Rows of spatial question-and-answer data
--- Begin ---
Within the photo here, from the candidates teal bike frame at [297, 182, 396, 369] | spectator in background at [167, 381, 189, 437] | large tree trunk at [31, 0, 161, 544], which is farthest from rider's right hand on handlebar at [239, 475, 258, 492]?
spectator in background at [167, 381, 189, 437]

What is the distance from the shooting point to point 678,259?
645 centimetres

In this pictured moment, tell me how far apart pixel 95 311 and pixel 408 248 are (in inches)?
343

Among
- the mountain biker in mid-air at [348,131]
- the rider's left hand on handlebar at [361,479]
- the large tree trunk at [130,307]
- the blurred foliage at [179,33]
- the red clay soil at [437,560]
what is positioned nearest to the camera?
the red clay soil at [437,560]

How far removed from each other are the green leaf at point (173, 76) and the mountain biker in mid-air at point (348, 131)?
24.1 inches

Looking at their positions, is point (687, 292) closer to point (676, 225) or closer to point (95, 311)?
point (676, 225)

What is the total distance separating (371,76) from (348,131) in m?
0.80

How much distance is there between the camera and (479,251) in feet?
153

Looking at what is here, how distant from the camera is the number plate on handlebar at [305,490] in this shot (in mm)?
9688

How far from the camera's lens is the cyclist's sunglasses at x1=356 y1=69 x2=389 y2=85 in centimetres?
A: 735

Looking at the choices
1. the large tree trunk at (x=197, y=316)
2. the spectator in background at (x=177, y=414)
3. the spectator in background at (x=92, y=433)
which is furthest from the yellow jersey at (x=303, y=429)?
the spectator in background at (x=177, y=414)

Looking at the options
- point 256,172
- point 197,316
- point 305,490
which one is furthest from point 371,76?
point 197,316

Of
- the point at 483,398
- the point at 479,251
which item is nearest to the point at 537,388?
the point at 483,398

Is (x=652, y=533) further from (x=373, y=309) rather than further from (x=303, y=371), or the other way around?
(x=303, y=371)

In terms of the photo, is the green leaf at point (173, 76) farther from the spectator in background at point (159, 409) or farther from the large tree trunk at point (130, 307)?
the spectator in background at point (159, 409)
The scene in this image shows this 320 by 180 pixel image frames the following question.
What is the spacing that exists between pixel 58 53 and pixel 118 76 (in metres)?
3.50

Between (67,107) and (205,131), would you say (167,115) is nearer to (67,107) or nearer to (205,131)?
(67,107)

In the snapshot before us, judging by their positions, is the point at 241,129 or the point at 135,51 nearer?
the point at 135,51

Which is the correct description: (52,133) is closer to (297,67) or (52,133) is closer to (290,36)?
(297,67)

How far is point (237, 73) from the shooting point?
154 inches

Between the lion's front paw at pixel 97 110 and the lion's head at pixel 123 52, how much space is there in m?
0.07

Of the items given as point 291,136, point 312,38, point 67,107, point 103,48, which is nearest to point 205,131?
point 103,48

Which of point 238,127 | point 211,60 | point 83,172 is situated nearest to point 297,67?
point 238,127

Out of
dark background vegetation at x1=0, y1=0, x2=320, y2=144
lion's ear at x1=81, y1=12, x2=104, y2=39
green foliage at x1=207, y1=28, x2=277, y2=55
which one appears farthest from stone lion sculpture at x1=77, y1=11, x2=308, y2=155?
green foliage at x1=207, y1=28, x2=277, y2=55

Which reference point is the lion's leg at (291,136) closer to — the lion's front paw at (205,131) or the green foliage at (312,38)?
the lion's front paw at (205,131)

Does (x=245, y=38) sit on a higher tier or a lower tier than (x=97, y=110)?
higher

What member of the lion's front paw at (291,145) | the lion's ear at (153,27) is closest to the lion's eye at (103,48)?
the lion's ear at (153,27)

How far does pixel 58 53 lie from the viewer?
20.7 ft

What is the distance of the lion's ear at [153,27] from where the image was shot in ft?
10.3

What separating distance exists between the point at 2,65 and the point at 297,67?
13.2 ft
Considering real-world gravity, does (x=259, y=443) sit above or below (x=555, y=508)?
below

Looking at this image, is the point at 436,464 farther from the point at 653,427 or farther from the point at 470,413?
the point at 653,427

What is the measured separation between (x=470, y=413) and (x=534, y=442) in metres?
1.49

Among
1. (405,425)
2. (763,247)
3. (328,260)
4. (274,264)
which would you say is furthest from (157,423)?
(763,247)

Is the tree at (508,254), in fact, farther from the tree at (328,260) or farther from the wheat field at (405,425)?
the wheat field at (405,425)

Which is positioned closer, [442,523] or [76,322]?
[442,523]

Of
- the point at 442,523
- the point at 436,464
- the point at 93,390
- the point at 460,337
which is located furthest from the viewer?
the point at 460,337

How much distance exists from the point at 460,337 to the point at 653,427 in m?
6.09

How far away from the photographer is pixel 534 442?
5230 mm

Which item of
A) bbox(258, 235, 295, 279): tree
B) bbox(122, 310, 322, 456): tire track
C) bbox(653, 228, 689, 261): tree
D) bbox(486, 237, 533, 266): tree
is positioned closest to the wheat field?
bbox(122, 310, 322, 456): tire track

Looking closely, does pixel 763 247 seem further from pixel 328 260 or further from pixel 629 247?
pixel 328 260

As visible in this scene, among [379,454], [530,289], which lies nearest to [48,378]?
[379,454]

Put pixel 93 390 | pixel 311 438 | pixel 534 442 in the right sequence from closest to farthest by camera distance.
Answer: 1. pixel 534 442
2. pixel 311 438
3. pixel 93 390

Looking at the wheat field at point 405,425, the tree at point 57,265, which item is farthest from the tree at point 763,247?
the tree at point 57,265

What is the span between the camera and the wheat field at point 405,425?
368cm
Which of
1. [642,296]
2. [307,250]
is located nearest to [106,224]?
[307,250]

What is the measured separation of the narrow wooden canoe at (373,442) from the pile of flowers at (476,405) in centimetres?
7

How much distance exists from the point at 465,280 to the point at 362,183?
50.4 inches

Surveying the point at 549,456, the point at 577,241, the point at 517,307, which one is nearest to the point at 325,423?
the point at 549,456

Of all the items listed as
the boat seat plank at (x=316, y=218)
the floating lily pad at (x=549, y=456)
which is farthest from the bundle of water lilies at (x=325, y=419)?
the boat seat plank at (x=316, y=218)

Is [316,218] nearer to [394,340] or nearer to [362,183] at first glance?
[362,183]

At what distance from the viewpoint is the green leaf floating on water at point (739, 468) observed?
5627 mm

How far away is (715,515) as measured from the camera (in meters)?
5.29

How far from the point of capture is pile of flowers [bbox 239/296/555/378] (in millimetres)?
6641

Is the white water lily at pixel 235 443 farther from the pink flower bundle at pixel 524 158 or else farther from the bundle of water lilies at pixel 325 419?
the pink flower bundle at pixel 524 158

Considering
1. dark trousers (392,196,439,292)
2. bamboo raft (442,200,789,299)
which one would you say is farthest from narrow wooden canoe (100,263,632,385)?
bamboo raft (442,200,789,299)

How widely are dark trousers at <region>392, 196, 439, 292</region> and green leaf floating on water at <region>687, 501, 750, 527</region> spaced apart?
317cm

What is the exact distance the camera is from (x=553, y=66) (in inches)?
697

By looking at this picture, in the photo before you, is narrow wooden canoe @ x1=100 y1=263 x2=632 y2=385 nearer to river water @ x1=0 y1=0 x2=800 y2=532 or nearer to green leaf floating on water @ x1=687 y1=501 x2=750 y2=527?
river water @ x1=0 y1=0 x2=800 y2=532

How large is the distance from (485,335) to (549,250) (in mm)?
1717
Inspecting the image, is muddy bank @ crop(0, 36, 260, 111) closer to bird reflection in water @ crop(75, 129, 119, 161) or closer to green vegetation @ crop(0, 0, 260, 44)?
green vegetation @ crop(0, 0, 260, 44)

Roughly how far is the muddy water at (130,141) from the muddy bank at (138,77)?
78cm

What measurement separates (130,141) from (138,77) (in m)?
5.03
--- End ---
- [AIM OF THE EXERCISE]:
Reproduce all of the records above, substituting "cyclist" for every occurrence of "mountain biker" and leaving everything else unchanged.

- [CORRECT RESULT]:
Within the photo here, from the candidates teal bike frame at [297, 182, 396, 369] | spectator in background at [167, 381, 189, 437] | large tree trunk at [31, 0, 161, 544], which is farthest from rider's right hand on handlebar at [239, 475, 258, 492]?
spectator in background at [167, 381, 189, 437]

What is the distance from the shooting point to point 678,259?
645 centimetres

In this pictured moment, tell me how far apart pixel 95 311 and pixel 408 248 are (in inches)?
343

Among
- the cyclist in mid-air at [348,131]
- the rider's left hand on handlebar at [361,479]
- the large tree trunk at [130,307]
- the blurred foliage at [179,33]
- the red clay soil at [437,560]
what is positioned nearest to the camera?
the red clay soil at [437,560]

How far removed from each other are the green leaf at point (173, 76) and the cyclist in mid-air at point (348, 131)?
24.1 inches

Looking at their positions, is point (687, 292) closer to point (676, 225) or closer to point (95, 311)?
point (676, 225)

What is the total distance separating (371,76) from (348,131) in m?
0.80

How much distance is there between the camera and (479,251) in feet?
153

Looking at what is here, how distant from the camera is the number plate on handlebar at [305,490] in this shot (in mm)?
9688

How far from the camera's lens is the cyclist's sunglasses at x1=356 y1=69 x2=389 y2=85 in centimetres?
A: 735

Looking at the choices
1. the large tree trunk at (x=197, y=316)
2. the spectator in background at (x=177, y=414)
3. the spectator in background at (x=92, y=433)
which is furthest from the yellow jersey at (x=303, y=429)?
the spectator in background at (x=177, y=414)

Looking at the options
- point 256,172
- point 197,316
- point 305,490
which one is furthest from point 371,76?
point 197,316

Of
- the point at 483,398
- the point at 479,251
which item is nearest to the point at 537,388?
the point at 483,398

Is (x=652, y=533) further from (x=373, y=309) rather than further from (x=303, y=371), or the other way around?
(x=303, y=371)

In terms of the photo, is the green leaf at point (173, 76) farther from the spectator in background at point (159, 409) or farther from the large tree trunk at point (130, 307)?
the spectator in background at point (159, 409)
The scene in this image shows this 320 by 180 pixel image frames the following question.
What is the spacing that exists between pixel 58 53 and pixel 118 76 (in metres)?
3.50

Between (67,107) and (205,131), would you say (167,115) is nearer to (67,107) or nearer to (205,131)?
(67,107)

In the snapshot before us, judging by their positions, is the point at 241,129 or the point at 135,51 nearer?
the point at 135,51

Which is the correct description: (52,133) is closer to (297,67) or (52,133) is closer to (290,36)?
(297,67)

How far is point (237, 73) from the shooting point?
154 inches

Between the lion's front paw at pixel 97 110 and the lion's head at pixel 123 52, how much space is there in m?
0.07

Of the items given as point 291,136, point 312,38, point 67,107, point 103,48, which is nearest to point 205,131?
point 103,48

Which of point 238,127 | point 211,60 | point 83,172 is situated nearest to point 297,67?
point 238,127

Out of
dark background vegetation at x1=0, y1=0, x2=320, y2=144
lion's ear at x1=81, y1=12, x2=104, y2=39
green foliage at x1=207, y1=28, x2=277, y2=55
which one appears farthest from stone lion sculpture at x1=77, y1=11, x2=308, y2=155?
green foliage at x1=207, y1=28, x2=277, y2=55

Which reference point is the lion's leg at (291,136) closer to — the lion's front paw at (205,131) or the green foliage at (312,38)?
the lion's front paw at (205,131)

Does (x=245, y=38) sit on a higher tier or a lower tier than (x=97, y=110)?
higher

What member of the lion's front paw at (291,145) | the lion's ear at (153,27) is closest to the lion's eye at (103,48)?
the lion's ear at (153,27)

How far does pixel 58 53 lie from the viewer?
20.7 ft

What is the distance of the lion's ear at [153,27] from where the image was shot in ft?
10.3

What separating distance exists between the point at 2,65 and the point at 297,67?
13.2 ft
Considering real-world gravity, does (x=259, y=443) sit above or below (x=555, y=508)?
below

Looking at this image, is the point at 436,464 farther from the point at 653,427 or farther from the point at 470,413?
the point at 653,427

What is the measured separation between (x=470, y=413) and (x=534, y=442) in metres?
1.49

Among
1. (405,425)
2. (763,247)
3. (328,260)
4. (274,264)
which would you say is furthest from (157,423)?
(763,247)

Is the tree at (508,254), in fact, farther from the tree at (328,260) or farther from the wheat field at (405,425)?
the wheat field at (405,425)

Which is positioned closer, [442,523] or [76,322]?
[442,523]

Of
- the point at 442,523
- the point at 436,464
- the point at 93,390
- the point at 460,337
which is located furthest from the viewer?
the point at 460,337

How much distance exists from the point at 460,337 to the point at 653,427 in m?
6.09

How far away from the photographer is pixel 534 442?
5230 mm

Which item of
A) bbox(258, 235, 295, 279): tree
B) bbox(122, 310, 322, 456): tire track
C) bbox(653, 228, 689, 261): tree
D) bbox(486, 237, 533, 266): tree
is positioned closest to the wheat field?
bbox(122, 310, 322, 456): tire track

Looking closely, does pixel 763 247 seem further from pixel 328 260 or further from pixel 629 247?
pixel 328 260

As visible in this scene, among [379,454], [530,289], which lies nearest to [48,378]?
[379,454]

Put pixel 93 390 | pixel 311 438 | pixel 534 442 in the right sequence from closest to farthest by camera distance.
Answer: 1. pixel 534 442
2. pixel 311 438
3. pixel 93 390

Looking at the wheat field at point 405,425, the tree at point 57,265, which item is farthest from the tree at point 763,247?
the tree at point 57,265

What is the span between the camera and the wheat field at point 405,425?
368cm
Which of
1. [642,296]
2. [307,250]
is located nearest to [106,224]?
[307,250]

What is the measured separation of the narrow wooden canoe at (373,442) from the pile of flowers at (476,405) in centimetres?
7

How much distance exists from the point at 465,280 to the point at 362,183?
50.4 inches

Surveying the point at 549,456, the point at 577,241, the point at 517,307, which one is nearest to the point at 325,423?
the point at 549,456

Of all the items listed as
the boat seat plank at (x=316, y=218)
the floating lily pad at (x=549, y=456)
which is farthest from the bundle of water lilies at (x=325, y=419)?
the boat seat plank at (x=316, y=218)

Is [316,218] nearer to [394,340] or nearer to [362,183] at first glance?
[362,183]

At what distance from the viewpoint is the green leaf floating on water at point (739, 468) observed?
5627 mm

How far away is (715,515) as measured from the camera (in meters)?
5.29

How far from the point of capture is pile of flowers [bbox 239/296/555/378] (in millimetres)?
6641

Is the white water lily at pixel 235 443 farther from the pink flower bundle at pixel 524 158 or else farther from the bundle of water lilies at pixel 325 419?
the pink flower bundle at pixel 524 158

Considering
1. dark trousers (392,196,439,292)
2. bamboo raft (442,200,789,299)
which one would you say is farthest from narrow wooden canoe (100,263,632,385)?
bamboo raft (442,200,789,299)

How widely are dark trousers at <region>392, 196, 439, 292</region> and green leaf floating on water at <region>687, 501, 750, 527</region> spaced apart?
317cm

What is the exact distance the camera is from (x=553, y=66) (in inches)?
697

By looking at this picture, in the photo before you, is narrow wooden canoe @ x1=100 y1=263 x2=632 y2=385 nearer to river water @ x1=0 y1=0 x2=800 y2=532 or nearer to green leaf floating on water @ x1=687 y1=501 x2=750 y2=527?
river water @ x1=0 y1=0 x2=800 y2=532

How large is the distance from (485,335) to (549,250) (in mm)?
1717
Inspecting the image, is muddy bank @ crop(0, 36, 260, 111) closer to bird reflection in water @ crop(75, 129, 119, 161) or closer to green vegetation @ crop(0, 0, 260, 44)?
green vegetation @ crop(0, 0, 260, 44)

Roughly how far is the muddy water at (130,141) from the muddy bank at (138,77)?
78cm

What measurement separates (130,141) from (138,77) (in m)?
5.03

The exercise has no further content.